In deze zaak heeft eiseres, die van 19 mei 2015 tot en met 4 maart 2018 bijstand ontving als alleenstaande ouder, beroep ingesteld tegen de intrekking van haar bijstand door het college van burgemeester en wethouders van de gemeente Lelystad. De intrekking was gebaseerd op meldingen van een woningbouwvereniging en medewerkers van de gemeente dat eiseres niet op het uitkeringsadres woonachtig zou zijn. Na een onderzoek, dat resulteerde in een rapport van 1 mei 2019, heeft verweerder op 18 juni 2019 de bijstand ingetrokken en een terugvordering van € 34.901,12 ingesteld. Eiseres heeft bezwaar gemaakt, maar de besluiten zijn later aangepast, waarbij de terugvordering werd verlaagd naar € 19.172,38.

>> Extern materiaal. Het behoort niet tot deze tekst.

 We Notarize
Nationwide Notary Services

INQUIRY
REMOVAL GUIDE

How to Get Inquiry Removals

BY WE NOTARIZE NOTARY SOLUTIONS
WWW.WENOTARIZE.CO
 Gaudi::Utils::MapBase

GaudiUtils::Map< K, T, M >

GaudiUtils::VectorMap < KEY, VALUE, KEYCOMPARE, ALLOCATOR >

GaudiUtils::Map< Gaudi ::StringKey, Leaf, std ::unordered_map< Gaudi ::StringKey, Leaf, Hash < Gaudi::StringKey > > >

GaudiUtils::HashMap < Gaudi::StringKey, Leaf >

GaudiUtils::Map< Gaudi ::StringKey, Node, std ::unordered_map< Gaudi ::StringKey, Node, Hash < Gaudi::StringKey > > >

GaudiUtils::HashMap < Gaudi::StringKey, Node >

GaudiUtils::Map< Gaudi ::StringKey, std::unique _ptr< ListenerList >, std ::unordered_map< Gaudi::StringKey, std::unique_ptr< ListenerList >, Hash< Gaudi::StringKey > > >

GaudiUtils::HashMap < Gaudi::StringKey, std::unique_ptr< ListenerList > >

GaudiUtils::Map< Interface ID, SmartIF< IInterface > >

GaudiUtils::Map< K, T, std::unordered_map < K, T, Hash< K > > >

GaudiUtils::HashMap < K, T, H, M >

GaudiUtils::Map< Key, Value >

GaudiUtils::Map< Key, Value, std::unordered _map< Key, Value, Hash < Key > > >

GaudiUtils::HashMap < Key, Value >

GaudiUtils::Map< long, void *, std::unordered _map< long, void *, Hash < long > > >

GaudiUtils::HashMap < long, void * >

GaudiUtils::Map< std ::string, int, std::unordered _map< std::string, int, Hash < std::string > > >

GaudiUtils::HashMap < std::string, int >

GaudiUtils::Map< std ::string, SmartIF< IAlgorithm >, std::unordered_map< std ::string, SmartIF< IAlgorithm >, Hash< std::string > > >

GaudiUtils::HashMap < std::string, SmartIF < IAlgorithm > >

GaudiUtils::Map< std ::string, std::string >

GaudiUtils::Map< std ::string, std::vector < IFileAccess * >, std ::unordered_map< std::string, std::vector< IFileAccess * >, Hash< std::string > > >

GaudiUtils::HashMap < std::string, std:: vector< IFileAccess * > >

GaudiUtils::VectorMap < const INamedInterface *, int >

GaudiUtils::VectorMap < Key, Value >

Eiseres heeft tegen het bestreden besluit beroep ingesteld, maar het onderzoek ter zitting is meerdere keren geschorst vanwege haar ziekte. Uiteindelijk heeft de rechtbank op 8 maart 2021 het onderzoek voortgezet via een Skype-verbinding. Eiseres heeft verschillende e-mailberichten gestuurd ter onderbouwing van haar standpunten, maar de rechtbank heeft geoordeeld dat zij niet voldoende bewijs heeft geleverd om aan te tonen dat zij daadwerkelijk op het uitkeringsadres woonde. De rechtbank heeft vastgesteld dat het extreem lage water- en gasverbruik op het uitkeringsadres, evenals verklaringen van buurtbewoners, de conclusie van verweerder ondersteunen dat eiseres niet op het uitkeringsadres woonde.

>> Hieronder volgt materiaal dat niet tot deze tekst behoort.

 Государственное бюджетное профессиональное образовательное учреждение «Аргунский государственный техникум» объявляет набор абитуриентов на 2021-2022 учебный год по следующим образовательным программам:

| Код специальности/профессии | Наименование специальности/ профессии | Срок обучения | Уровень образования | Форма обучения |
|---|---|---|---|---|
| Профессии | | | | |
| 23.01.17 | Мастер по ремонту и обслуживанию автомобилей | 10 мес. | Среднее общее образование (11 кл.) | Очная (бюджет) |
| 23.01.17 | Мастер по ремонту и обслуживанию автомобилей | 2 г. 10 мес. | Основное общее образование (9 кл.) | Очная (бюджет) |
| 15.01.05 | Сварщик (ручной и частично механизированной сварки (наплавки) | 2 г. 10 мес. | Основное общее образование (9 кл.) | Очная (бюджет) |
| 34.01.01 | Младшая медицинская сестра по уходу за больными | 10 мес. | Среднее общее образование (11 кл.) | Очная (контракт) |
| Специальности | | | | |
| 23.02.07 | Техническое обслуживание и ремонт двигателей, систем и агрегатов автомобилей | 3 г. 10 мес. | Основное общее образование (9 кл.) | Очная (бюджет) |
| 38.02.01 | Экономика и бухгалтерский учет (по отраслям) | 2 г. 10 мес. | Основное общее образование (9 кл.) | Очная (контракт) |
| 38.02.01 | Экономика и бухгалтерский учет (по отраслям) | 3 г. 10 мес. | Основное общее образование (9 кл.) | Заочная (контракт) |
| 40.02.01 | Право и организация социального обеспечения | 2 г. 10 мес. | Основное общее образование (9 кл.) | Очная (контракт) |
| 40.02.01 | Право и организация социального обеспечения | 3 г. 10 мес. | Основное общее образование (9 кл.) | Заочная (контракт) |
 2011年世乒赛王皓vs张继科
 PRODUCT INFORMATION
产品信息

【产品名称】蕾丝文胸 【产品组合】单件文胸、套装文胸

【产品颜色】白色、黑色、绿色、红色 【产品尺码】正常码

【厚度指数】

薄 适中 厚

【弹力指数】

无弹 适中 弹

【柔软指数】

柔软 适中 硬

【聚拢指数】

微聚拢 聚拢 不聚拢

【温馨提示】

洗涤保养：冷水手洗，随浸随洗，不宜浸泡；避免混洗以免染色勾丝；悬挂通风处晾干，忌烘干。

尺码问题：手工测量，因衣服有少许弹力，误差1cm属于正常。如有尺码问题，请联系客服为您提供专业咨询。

De rechtbank heeft het beroep ongegrond verklaard en zich onbevoegd verklaard om kennis te nemen van het beroep voor zover dit betrekking had op de terugvordering. De rechtbank heeft het beroepschrift in dat opzicht doorgezonden naar verweerder voor behandeling als bezwaarschrift. De uitspraak is gedaan door rechter R.J.A. Schaaf en is openbaar gemaakt op 6 mei 2021.